The Center for Data Innovation spoke to Peter Kohler, founder and chief executive officer of The Plastic Tide, a UK-based charity that is developing an algorithm that can recognize plastic waste on beaches in images from aerial drones. Kohler talked about how aerial photography can help beach clean-ups and improve understanding of the global problem of marine pollution.
This interview has been edited for clarity
Nick Wallace: What kind of algorithm is The Plastic Tide training, and why?
Peter Kohler: Essentially, we’re looking to create a digital eyes and brain for monitoring marine litter and plastics. The ocean is under siege with human-produced waste, yet we don’t know to what extent—we don’t have a clear picture of that. We also don’t know where the concentrations are, or what impact it’s having on marine life, and also human life as well. There’s a big interaction between humans and the sea, as well as marine life. Current methods of measuring and monitoring are human-based, and they are variable by time and space. There’s a lot of uncertainty built into the data, so scientists think the estimates may be underestimates, and there may be ten times more plastic on our beaches than we think.
What we are doing is building a scalable, cost-effective system that could be applied globally to monitor plastic and marine litter, using the machine learning element to automate and scale that in an affordable way. It could be anything from citizen scientists with drones going down to the beach and using the machine learning algorithm, all the way up to deploying autonomous platforms at governmental level, monitoring whole coastlines with autonomous drone systems. Machine learning, especially in the last couple of years, has offered that ability—it wouldn’t have been possible a few years ago.
You can help train our algorithm right now as we talk, if you want. We upload the images so you can look at them and identify pieces by drawing boxes around them, and classify them from a very basic list. That provides tags for the machine learning algorithm to learn from. We’ve had over 10,000 people donate tagged data, and it’s built a database of over 4 million classifications. That’s the order of magnitude you need to train a machine learning algorithm on something as diverse and as complex as litter.
It’s the same sort of technology you would use for driverless cars, where a human is a basic shape—there’s a head, usually four limbs, a torso—the algorithm can learn to distinguish that quite well. But the problem with plastics and litter is that it’s all sorts of textures, materials, colors, shapes, sizes, so you really need a much bigger sample dataset to train in.
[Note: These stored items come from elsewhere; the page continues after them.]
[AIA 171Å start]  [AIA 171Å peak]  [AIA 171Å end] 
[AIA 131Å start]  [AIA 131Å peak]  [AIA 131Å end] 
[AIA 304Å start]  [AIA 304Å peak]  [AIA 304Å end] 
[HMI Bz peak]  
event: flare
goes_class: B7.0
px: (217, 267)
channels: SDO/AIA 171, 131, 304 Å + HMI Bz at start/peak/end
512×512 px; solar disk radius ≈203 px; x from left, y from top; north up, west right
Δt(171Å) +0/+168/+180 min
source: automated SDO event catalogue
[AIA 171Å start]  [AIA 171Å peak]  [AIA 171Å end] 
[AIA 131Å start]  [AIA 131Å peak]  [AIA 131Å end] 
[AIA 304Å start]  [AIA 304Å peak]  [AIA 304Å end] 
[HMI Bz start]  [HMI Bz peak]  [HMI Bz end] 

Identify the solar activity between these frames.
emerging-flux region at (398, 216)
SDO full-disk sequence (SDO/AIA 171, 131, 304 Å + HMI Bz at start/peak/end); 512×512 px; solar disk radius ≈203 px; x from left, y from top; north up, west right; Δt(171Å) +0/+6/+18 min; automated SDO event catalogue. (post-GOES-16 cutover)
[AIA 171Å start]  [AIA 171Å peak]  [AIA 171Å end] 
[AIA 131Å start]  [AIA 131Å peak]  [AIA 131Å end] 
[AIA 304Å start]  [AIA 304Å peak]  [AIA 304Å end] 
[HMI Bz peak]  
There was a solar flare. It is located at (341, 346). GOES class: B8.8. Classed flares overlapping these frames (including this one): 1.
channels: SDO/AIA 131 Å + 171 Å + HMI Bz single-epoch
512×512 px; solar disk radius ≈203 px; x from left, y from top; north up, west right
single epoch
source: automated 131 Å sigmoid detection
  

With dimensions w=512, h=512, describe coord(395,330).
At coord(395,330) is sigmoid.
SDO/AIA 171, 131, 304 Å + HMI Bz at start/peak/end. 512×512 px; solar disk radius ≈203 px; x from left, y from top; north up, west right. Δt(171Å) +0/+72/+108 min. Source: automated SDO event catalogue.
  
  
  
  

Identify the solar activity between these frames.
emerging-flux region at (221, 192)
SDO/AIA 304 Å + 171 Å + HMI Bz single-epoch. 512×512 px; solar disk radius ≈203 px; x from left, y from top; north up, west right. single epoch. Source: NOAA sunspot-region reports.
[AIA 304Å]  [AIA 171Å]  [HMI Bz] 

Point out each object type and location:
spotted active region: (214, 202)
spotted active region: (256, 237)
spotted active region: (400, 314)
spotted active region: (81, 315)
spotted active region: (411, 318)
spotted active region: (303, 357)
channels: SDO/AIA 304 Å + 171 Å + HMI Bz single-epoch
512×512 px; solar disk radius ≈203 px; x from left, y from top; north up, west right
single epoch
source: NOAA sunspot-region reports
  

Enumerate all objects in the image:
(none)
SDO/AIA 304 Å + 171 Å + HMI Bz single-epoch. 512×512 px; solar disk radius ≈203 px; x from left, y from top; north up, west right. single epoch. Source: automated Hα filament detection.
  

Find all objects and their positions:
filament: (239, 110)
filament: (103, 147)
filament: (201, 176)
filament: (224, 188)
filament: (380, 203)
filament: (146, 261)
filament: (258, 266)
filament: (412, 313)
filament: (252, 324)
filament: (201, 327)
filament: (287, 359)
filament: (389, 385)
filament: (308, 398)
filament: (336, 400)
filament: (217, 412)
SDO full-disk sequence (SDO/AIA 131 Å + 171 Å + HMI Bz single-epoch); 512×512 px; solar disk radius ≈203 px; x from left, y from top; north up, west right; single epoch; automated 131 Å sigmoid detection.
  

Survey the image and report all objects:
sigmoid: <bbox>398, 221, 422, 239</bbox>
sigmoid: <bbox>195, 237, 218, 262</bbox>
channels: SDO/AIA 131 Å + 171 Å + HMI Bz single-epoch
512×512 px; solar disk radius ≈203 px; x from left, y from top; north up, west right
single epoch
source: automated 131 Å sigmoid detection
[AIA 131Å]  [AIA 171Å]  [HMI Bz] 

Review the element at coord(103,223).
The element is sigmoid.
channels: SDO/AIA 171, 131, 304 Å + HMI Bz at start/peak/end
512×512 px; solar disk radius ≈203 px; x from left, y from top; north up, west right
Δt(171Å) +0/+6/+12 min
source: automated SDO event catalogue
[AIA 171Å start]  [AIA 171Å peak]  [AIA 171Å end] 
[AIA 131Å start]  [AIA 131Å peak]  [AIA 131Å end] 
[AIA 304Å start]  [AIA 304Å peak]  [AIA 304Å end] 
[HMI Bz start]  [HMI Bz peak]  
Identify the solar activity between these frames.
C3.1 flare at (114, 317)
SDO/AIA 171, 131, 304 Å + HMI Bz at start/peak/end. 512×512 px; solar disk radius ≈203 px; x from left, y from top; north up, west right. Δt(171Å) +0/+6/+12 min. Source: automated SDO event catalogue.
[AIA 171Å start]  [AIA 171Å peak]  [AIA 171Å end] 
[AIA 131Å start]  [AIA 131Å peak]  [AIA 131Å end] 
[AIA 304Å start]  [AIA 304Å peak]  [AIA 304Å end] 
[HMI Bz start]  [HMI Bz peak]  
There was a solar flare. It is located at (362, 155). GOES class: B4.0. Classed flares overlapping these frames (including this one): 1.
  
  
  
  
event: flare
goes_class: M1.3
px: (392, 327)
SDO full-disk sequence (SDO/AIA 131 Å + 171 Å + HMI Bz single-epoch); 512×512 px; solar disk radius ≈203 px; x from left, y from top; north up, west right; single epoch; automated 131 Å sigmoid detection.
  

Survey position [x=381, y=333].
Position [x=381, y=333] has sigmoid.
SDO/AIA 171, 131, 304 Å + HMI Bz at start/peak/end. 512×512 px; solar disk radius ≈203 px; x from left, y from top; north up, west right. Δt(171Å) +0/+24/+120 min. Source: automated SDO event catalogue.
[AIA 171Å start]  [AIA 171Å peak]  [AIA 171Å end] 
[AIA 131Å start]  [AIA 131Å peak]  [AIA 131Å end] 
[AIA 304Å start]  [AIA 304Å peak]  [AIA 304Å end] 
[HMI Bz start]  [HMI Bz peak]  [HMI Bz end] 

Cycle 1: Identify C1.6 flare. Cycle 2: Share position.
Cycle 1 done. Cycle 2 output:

That’s what the public are doing now—they’re training the algorithm. There’s basically almost no other way to do it really, because either way you look at it, you need the training dataset, and what that develops is a baseline. It’s the only dataset in existence in the world today for box-wise localization—where you’re drawing a little box around the plastics.
Wallace: What happens once you get to a stage where the algorithm can reliably identify plastics on beaches? Where do you plan to take the project next?
Kohler: What we want to do is reveal and relieve the siege of waste that our oceans are under at the moment. We reveal it initially by generating all the information about plastics and marine litter. In the short term that will mean we will be able to coordinate cleanups much more effectively. We’ll be able to say, “if you’ve only a certain amount of time on the beach to clean, this place is the best place to go.”
In the medium to long term, by informing the policy cycle, by a process of monitoring, evaluation, research, and learning, we can build that scientific dataset for enforcement, for policy, and for campaigns. We’ll be able to look back and say, “what has that actually done for the environment?” Has it reduced plastic bottles washing up? That’s when we can get to the stage of “turning off the taps” on land, as it were, by seeing where the problem is concentrated and where it’s building up.
At the moment, we don’t know. There’s no mechanism to report how much waste people are dumping into the sea—not that anyone would report that anyway. The only way is to monitor the inputs into the ocean by using an algorithm. In the short term it’s damage mitigation, in the long term it’s prevention, through policy enforcement and campaign-based input.
Wallace: Besides making it a bit easier to clean up beaches and informing policymakers, what impact do you think this kind of data collection could have on the problem of sea pollution? Is this just about looking at plastic on beaches, or is there more to it than that?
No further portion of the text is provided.